Gubernur BI: Ekonomi Dunia Makin Payah

Perekonomian dunia masih dalam tren melambat sebagai dampak penerapan tarif resiprokal (tarif perdagangan timbal balik antar negara) oleh Presiden AS Donald Trump, yang membuat ketidakpastian masih tinggi.
Yang terbaru adalah penerapan tarif resiprokal 50 persen untuk India, dan ancaman Trump kepada Uni Eropa untuk menerapkan tarif 100 persen terhadap Tiongkok dan India karena masih mesra dan membeli minyak dari Rusia.
Menurut Gubernur Bank Indonesia Perry Warjiyo, berbagai indikator menunjukkan perlambatan pertumbuhan ekonomi terjadi di sebagian besar negara, disertai disparitas pertumbuhan antarnegara.
“Di Amerika Serikat (AS), keyakinan pelaku ekonomi menurun seiring implementasi kebijakan tarif yang berdampak pada melemahnya konsumsi rumah tangga dan naiknya tingkat pengangguran,” kata Perry saat menyampaikan hasil Rapat Dewan Gubernur (RDG) bulanan BI di Jakarta, Rabu (17/9/2025).
Sementara ekonomi Tiongkok juga melambat, akibat menurunnya ekspor terutama ke AS sebagai dampak tarif resiprokal yang dikenakan Trump, dan melemahnya permintaan domestik khususnya investasi.
Ekonomi Eropa dan Jepang juga dalam tren menurun, sejalan dengan tertekannya kinerja ekspor. Sedangkan ekonomi India sedikit meningkat, ditopang stimulus fiskal untuk mendorong konsumsi.

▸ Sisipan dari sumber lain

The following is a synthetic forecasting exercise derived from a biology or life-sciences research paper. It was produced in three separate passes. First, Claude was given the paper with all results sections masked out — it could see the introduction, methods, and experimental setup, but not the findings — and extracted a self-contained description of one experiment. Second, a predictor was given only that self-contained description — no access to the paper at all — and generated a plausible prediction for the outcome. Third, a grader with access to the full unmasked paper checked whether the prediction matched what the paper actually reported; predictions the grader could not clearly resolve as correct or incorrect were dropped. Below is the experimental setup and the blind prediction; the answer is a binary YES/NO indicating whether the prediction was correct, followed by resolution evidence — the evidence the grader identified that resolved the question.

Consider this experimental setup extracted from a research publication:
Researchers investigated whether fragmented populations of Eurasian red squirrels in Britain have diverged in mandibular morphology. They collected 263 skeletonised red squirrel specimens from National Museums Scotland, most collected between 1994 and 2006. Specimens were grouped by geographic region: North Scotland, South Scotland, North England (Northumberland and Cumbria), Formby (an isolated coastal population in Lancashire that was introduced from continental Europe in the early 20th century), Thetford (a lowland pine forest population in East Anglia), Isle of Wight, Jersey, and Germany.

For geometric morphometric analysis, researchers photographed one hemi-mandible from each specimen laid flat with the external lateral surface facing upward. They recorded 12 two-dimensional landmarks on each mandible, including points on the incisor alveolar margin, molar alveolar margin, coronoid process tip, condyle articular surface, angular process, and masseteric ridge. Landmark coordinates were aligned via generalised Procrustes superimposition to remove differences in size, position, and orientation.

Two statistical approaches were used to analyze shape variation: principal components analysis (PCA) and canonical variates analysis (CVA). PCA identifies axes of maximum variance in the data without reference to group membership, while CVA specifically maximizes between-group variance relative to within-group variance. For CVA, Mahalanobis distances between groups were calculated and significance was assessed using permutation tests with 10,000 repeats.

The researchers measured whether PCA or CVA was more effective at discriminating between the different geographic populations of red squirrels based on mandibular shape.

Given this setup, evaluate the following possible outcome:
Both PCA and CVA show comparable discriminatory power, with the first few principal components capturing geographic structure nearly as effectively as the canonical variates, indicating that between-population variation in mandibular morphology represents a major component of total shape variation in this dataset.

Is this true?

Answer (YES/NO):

“Dengan semua perkembangan tersebut, Bank Indonesia memprakirakan pertumbuhan ekonomi dunia 2025 masih berpotensi lebih rendah dari prakiraan sebelumnya sekitar 3 persen,” jelas Perry.
Baca juga: Gubernur BI: Pemerintahan Trump Akan Bikin Ekonomi Global Lebih Muram
Prospek ekonomi dunia yang belum kuat dan menurunnya tekanan inflasi, mendorong sebagian bank sentral menempuh kebijakan moneter akomodatif, kecuali di Jepang.

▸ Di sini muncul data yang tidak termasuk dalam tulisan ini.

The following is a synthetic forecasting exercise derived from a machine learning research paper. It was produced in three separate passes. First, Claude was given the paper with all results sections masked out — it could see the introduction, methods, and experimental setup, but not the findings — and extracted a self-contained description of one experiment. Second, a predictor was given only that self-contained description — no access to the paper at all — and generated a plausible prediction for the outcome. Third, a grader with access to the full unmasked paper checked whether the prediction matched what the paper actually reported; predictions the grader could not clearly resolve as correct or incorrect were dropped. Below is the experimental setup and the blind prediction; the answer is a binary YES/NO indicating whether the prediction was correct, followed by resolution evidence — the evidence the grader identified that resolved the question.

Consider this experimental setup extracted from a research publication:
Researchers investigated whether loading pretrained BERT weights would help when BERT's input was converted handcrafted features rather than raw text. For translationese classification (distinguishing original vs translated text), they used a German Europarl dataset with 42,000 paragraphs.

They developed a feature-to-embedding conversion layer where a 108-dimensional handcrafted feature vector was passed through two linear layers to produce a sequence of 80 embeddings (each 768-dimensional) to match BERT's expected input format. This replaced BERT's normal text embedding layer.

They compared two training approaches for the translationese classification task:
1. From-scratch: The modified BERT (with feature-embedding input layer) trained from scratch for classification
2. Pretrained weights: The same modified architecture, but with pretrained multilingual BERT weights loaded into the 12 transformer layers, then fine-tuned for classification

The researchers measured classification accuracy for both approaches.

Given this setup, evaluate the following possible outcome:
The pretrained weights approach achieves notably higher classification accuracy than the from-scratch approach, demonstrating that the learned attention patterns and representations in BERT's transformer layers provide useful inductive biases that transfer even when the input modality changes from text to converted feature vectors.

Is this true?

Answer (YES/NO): NO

Probabilitas penurunan bunga acuan bank sentral AS Fed Funds Rate (FFR), juga semakin tinggi sejalan dengan naiknya tingkat pengangguran di AS.
Di pasar keuangan global, imbal hasil atau yield surat utang pemerintah AS atau US Treasury (UST) Note, menurun sejalan dengan ekspektasi penurunan FFR dan mendorong pelemahan indeks mata uang dolar AS (DXY).

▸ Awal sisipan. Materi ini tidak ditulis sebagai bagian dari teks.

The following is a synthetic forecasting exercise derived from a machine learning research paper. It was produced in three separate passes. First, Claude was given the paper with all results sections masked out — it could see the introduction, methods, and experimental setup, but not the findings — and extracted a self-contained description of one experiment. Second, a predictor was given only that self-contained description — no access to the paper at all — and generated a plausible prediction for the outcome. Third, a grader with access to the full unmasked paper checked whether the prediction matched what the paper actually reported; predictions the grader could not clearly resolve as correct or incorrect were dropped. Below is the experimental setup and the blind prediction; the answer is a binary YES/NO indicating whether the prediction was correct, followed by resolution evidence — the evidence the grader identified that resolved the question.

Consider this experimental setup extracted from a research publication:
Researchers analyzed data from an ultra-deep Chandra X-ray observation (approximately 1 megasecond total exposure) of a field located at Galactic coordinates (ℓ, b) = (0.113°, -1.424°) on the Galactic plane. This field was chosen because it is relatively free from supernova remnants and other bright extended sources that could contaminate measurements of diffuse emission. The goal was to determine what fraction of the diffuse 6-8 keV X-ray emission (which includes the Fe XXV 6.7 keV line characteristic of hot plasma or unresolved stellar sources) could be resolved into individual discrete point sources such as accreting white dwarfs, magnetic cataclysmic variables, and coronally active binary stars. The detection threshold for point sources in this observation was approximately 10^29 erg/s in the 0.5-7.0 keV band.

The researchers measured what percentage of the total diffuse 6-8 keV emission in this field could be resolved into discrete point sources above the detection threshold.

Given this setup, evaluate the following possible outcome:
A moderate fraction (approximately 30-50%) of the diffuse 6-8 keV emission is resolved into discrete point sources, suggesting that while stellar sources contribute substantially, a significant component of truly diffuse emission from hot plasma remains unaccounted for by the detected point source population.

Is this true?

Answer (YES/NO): NO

Dengan masih tingginya ketidakpastian, aliran modal global ke komoditas emas semakin meningkat, sedangkan aliran modal ke emerging market (EM) seperti Indonesia tertahan.
“Ke depan volatilitas pasar keuangan global masih terus berlanjut, sehingga perlu diantisipasi dengan penguatan berbagai respons dan koordinasi kebijakan untuk menjaga ketahanan ekonomi nasional,” pungkas Gubernur BI.